THE PROBLEM
Consider the entries given below. Count the lines that include "nonce" and give only the count.

Data extracted from a collection
-=-=-
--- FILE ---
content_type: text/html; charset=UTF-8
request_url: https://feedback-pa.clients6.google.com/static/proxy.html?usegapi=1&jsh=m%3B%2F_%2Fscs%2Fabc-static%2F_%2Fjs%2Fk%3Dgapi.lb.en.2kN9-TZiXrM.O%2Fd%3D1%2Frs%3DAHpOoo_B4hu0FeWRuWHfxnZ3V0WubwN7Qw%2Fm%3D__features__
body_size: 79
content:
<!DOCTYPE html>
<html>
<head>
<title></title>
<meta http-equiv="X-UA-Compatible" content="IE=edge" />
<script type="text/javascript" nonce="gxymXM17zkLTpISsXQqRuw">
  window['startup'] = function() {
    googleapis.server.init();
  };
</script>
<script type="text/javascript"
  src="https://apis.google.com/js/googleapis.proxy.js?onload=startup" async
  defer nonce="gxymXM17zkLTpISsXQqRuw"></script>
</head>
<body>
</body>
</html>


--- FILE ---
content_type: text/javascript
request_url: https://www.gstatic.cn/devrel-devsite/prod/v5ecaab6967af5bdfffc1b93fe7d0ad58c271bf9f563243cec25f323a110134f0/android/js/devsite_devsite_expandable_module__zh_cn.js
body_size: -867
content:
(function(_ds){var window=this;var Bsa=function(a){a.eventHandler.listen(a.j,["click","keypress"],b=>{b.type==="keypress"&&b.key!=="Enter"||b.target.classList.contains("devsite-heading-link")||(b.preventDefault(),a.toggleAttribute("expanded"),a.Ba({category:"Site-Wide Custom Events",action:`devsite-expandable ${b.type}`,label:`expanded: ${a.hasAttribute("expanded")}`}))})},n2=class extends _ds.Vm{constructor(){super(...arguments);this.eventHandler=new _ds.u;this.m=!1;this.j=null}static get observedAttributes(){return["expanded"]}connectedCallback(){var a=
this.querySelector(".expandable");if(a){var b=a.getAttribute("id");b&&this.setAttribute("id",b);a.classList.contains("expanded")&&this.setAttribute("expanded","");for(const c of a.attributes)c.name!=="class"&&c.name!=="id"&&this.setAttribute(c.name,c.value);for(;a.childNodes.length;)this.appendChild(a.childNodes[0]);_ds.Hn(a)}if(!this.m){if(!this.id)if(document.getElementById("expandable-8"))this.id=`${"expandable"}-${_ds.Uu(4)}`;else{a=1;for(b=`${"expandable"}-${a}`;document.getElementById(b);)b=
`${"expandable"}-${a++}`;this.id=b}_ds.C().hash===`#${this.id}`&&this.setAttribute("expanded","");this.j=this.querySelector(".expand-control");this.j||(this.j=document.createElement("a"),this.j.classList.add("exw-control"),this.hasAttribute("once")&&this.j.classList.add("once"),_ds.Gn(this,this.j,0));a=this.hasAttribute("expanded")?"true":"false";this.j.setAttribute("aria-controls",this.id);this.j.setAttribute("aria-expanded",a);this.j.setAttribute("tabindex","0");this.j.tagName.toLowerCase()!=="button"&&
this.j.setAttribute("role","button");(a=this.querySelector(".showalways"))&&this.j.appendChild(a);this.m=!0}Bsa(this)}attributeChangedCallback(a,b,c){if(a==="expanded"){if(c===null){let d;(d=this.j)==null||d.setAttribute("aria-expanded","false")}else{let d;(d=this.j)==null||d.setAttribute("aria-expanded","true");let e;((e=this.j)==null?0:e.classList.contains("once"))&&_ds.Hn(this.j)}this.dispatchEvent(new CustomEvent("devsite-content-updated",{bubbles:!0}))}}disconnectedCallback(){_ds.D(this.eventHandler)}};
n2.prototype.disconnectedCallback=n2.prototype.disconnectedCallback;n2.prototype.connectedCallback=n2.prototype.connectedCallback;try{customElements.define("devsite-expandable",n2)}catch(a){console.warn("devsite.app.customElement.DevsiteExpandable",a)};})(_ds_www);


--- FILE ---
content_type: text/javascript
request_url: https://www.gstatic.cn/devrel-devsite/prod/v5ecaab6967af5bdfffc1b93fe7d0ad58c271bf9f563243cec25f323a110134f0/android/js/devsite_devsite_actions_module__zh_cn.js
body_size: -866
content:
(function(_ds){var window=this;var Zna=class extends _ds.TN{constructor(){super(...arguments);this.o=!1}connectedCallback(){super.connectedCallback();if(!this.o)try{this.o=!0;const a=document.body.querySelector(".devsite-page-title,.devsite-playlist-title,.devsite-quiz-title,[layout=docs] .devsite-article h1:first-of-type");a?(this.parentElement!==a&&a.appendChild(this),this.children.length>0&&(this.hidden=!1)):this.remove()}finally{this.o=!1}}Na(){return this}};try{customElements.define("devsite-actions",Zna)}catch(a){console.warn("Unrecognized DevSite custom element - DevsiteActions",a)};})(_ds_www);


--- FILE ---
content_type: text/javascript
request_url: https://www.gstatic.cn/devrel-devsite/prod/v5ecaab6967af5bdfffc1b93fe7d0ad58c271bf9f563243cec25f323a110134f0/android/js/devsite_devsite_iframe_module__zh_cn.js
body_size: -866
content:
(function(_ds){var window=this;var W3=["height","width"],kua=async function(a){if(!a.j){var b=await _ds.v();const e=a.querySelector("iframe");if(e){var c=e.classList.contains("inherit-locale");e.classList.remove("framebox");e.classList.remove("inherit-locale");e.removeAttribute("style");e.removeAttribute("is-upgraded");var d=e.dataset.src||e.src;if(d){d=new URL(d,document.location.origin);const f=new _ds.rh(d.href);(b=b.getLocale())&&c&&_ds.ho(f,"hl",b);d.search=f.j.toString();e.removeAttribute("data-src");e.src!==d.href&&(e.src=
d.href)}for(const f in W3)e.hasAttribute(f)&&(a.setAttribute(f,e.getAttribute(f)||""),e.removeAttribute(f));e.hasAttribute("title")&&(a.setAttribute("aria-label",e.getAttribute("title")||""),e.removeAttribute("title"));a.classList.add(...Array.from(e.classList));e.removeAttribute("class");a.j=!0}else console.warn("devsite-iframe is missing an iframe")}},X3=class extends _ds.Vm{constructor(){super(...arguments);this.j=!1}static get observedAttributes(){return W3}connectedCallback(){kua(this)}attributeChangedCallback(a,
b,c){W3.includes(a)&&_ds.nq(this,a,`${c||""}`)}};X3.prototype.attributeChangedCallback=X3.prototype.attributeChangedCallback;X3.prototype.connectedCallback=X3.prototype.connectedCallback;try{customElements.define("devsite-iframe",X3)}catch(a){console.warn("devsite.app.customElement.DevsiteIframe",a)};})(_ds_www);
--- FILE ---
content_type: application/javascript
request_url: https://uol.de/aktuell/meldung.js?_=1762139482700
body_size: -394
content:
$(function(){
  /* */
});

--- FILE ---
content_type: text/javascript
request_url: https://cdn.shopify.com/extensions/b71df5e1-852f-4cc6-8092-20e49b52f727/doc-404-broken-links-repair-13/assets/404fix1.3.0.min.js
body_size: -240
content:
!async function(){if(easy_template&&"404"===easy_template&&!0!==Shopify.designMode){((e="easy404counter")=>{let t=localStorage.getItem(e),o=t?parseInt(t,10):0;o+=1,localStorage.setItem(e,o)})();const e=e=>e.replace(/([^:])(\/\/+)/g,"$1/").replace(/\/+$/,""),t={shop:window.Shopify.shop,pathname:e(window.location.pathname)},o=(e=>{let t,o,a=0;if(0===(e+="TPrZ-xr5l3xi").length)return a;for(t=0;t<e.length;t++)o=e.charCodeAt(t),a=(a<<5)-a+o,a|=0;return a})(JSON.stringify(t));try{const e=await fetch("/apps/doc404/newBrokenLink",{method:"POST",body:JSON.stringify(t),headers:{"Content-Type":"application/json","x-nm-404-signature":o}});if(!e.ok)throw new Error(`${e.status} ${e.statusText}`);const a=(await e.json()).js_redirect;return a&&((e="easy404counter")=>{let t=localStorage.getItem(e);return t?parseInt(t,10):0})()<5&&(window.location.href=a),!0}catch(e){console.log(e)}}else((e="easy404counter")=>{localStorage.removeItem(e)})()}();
-=-=-
YOUR SOLUTION
2